The player has a 3×5 grid of jack-o-lanterns on the screen, each with an assigned dollar value — a cost to pick that pumpkin. The player clicks on a pumpkin of their choosing, and underneath, a prize (or no prize) is revealed. The results are all based on random number generators, and sometimes the prize is less than the amount paid, and sometimes it’s more. Sometimes a $5 pumpkin pays $50; sometimes a $1 pumpkin pays 60 cents.

And sometimes the pumpkins produce coins that go into bonus pots, where if you collect enough coins, you initiate a bonus round.

“I think the simplicity of the game is a key to the way it’s caught on,” Deshmukh said. “It’s very straightforward to understand. You don’t have to worry about pay tables. You don’t have to worry about line combinations. You don’t need to worry about, ‘Oh, is the symbol adjacent to this?’ It’s so simple, you just tap on it, it reveals the value, and that’s it. And the bonuses are also quite unique and exciting. They’re all multiplier-based. So I think the popularity is a combination of a couple of things.”

Seeing the success of the pick mechanic, NetGaming has expanded its line to include a similar sports-themed game, Football Glory Fortune Pick. (Or Soccer Glory Fortune Pick, depending on which side of the Atlantic you’re on.)

Another game from NetGaming that plays nothing like most of the slots you’re used to is called Winfinitum Reels. It’s a rare single-line slot, 1×3, where the player spins for a number, a mathematical symbol, and another number. If one of the positions is a blank space, the bet returns zero. But it could come out “2 x 2,” and pay out four times the bet. Or “10 + 3” and pay out 13 times the bet. Or “2 . 1” and pay 2.1 times the bet. And so forth.

You may think you’ve seen simplicity in a slot game before, but you’ve never seen simplicity like this.

“When we started our journey,” Deshmukh said, “we were trying to focus a bit more on unique themes — just from a concept and art point of view. But then as we were generating more and more data and analyzing, we started seeing patterns that helped us to see how we wanted to change our product strategy. We wanted to do something that is resonating not just with the operators, but with the players.

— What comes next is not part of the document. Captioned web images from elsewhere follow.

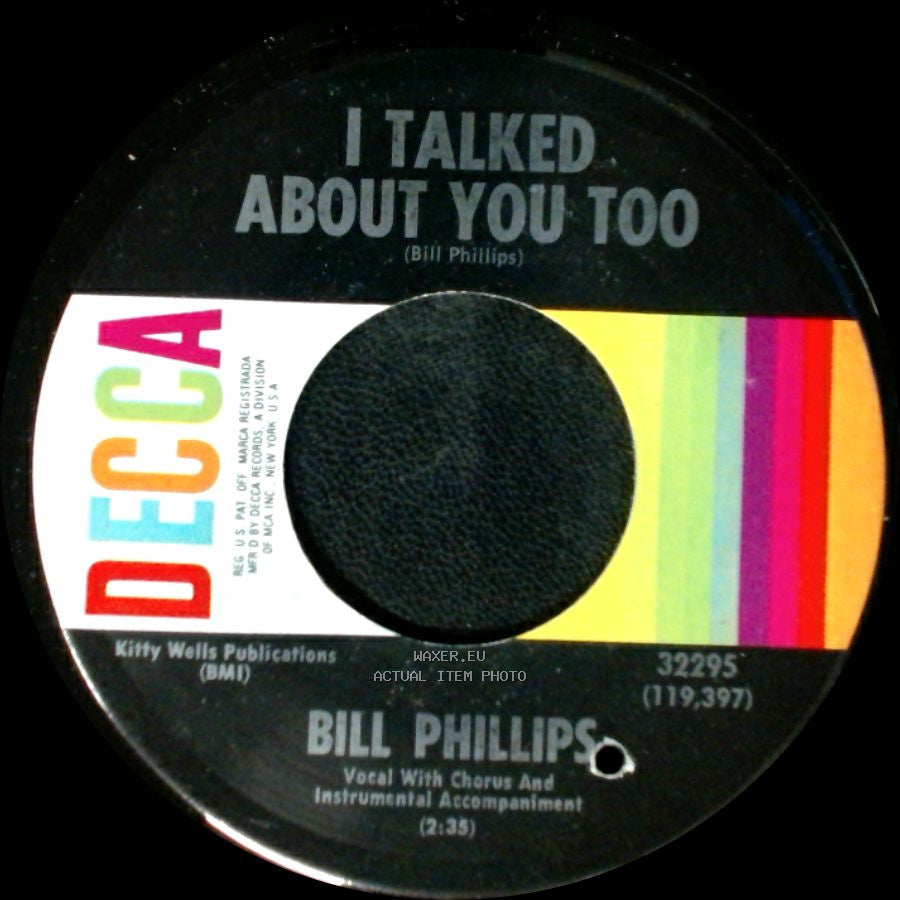 Bill Phillips - I Talked About You Too / Everything Turns Out For The Best side B
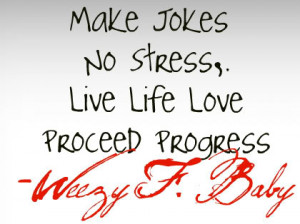 ... ://www.pics22.com/make-jokes-no-stress-baby-quote/][img] [/img][/url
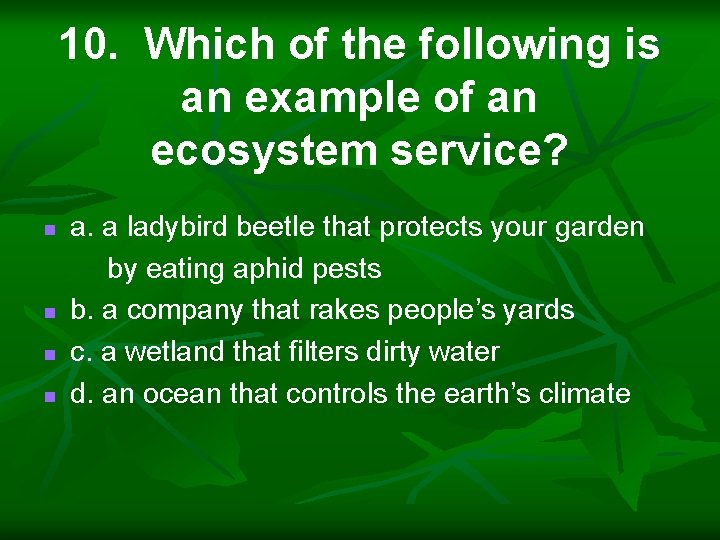 10. Which of the following is an example of an ecosystem service? n n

So one of the things we focused on was to plug holes in our portfolio, having specific mechanics that we know players like.”

The road ahead

More than 20 years into a career that has taken her from India, to London, to Malta, and to good ol’ Jersey City, what does CEO Deshmukh see in the future of NetGaming?

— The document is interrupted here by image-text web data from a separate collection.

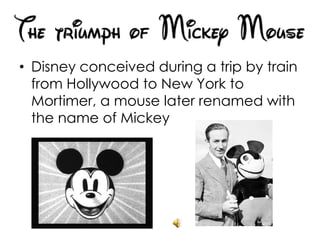 • Disney conceived during a trip by train
from Hollywood to New York to
Mortimer, a mouse later renamed with
the name of Mickey
 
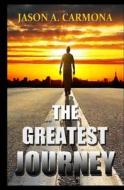 The Greatest Journey di Jason a. Carmona edito da Createspace Independent Publishing Platform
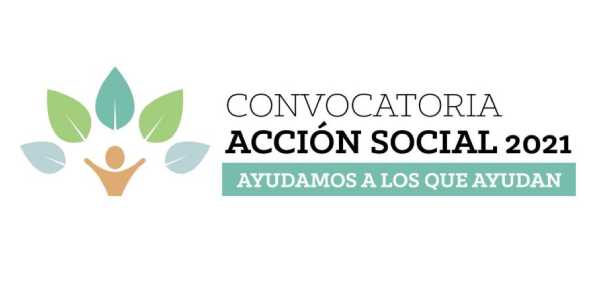 Convocatoria Acción Social 2021 'Ayudamos a los que ayudan'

“Looking at the U.S. specifically, I feel like we got in at just the right time, and it’s only going to grow,” she said. “I mean, it’ll be great if we have a couple more states legalize iGaming, especially New York. If something happens in 2025, fingers crossed, then that’s definitely something that we look forward to.

“We started small, and we started with just a couple of games, and now we are building more and we want to continue that. For 2025, we’ve already started working on a few other kinds of mechanics and kinds of game themes that are going to be, again, quite different from traditional slots.

“Slots will always be our bread and butter, but finding that twist, that’s what we’re aiming for.”

The only twist she can’t imagine is another career pivot, to another company. If life is a game of Wicked Wins Fortune Pick, Deshmukh is happy with what she found under the last pumpkin she picked.